- TASK INSTRUCTIONS
Scan the lines below for the string "Tanzania" and copy every one that has it.
━━━━━ RECORDS FOR THIS EXERCISE
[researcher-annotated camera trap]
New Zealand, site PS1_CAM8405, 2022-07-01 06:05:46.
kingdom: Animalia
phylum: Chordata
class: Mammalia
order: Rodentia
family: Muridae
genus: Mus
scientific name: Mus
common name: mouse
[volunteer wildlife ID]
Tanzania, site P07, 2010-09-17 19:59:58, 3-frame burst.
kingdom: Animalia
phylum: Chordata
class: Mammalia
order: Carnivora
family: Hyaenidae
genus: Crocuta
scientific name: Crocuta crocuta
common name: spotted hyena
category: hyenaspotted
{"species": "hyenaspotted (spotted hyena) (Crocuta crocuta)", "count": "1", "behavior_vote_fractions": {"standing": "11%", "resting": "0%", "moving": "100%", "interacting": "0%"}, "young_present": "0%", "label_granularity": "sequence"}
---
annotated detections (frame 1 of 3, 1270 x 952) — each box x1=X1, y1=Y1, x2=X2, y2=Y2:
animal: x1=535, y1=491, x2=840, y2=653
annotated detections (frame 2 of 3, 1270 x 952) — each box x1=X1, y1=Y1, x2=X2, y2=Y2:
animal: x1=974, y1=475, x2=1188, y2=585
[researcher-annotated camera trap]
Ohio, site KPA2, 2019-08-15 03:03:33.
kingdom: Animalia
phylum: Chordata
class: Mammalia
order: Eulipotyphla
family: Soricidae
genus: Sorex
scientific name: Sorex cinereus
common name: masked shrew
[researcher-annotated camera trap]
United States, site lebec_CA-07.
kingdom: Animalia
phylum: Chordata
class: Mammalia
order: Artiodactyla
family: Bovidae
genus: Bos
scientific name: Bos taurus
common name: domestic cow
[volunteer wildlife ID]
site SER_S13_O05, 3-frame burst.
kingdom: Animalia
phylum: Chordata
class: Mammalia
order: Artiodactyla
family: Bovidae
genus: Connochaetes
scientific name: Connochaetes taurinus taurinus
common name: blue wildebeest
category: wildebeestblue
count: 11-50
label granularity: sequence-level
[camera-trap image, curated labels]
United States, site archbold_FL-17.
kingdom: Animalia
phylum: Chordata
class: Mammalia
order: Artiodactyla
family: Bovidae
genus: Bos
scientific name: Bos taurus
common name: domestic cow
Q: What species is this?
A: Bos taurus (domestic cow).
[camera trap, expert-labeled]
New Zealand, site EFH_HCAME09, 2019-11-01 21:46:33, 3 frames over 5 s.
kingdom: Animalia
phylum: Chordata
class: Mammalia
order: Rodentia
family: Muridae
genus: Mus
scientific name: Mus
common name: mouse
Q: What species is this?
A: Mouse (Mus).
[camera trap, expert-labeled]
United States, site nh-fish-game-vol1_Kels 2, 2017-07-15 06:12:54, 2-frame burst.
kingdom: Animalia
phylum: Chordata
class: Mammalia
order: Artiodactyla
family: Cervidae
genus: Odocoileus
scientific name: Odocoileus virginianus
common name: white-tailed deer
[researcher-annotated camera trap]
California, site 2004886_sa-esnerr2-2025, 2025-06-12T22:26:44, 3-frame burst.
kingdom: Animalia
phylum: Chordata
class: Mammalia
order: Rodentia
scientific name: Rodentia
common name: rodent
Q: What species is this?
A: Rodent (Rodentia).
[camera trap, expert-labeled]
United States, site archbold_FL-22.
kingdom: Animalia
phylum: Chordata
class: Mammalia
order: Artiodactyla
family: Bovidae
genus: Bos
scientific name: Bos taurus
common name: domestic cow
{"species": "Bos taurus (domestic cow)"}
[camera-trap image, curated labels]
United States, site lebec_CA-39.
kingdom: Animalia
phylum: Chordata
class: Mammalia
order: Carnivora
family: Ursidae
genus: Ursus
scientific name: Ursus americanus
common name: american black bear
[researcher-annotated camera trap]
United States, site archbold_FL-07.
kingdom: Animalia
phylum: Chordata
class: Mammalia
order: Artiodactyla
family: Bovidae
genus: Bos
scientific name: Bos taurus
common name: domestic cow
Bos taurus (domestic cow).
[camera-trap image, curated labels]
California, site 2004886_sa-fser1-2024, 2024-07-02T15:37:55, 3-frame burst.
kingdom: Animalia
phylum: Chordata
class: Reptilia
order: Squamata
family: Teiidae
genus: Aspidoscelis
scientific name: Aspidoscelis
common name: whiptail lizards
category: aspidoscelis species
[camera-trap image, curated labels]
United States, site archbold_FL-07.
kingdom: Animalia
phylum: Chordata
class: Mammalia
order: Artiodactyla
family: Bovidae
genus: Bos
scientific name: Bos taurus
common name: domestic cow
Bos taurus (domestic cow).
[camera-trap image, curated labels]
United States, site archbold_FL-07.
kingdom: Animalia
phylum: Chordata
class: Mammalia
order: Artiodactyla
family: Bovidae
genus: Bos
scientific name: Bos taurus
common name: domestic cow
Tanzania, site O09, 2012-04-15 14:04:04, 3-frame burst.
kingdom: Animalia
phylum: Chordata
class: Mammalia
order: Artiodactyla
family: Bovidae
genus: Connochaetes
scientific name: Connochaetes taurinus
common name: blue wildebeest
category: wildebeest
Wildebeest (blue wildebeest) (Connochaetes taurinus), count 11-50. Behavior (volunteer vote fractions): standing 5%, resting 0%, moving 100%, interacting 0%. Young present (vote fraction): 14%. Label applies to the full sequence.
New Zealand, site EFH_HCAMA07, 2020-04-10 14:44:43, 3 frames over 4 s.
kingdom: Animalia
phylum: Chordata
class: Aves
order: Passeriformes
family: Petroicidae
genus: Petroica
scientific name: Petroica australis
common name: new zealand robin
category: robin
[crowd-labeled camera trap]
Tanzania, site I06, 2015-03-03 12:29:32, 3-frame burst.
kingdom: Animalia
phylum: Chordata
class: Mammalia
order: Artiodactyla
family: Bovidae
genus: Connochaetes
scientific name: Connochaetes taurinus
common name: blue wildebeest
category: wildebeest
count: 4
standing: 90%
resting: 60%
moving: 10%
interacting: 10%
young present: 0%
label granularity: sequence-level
━━━━━━━━━━
- RESPONSE TO THIS EXERCISE
Tanzania, site P07, 2010-09-17 19:59:58, 3-frame burst.
Tanzania, site O09, 2012-04-15 14:04:04, 3-frame burst.
Tanzania, site I06, 2015-03-03 12:29:32, 3-frame burst.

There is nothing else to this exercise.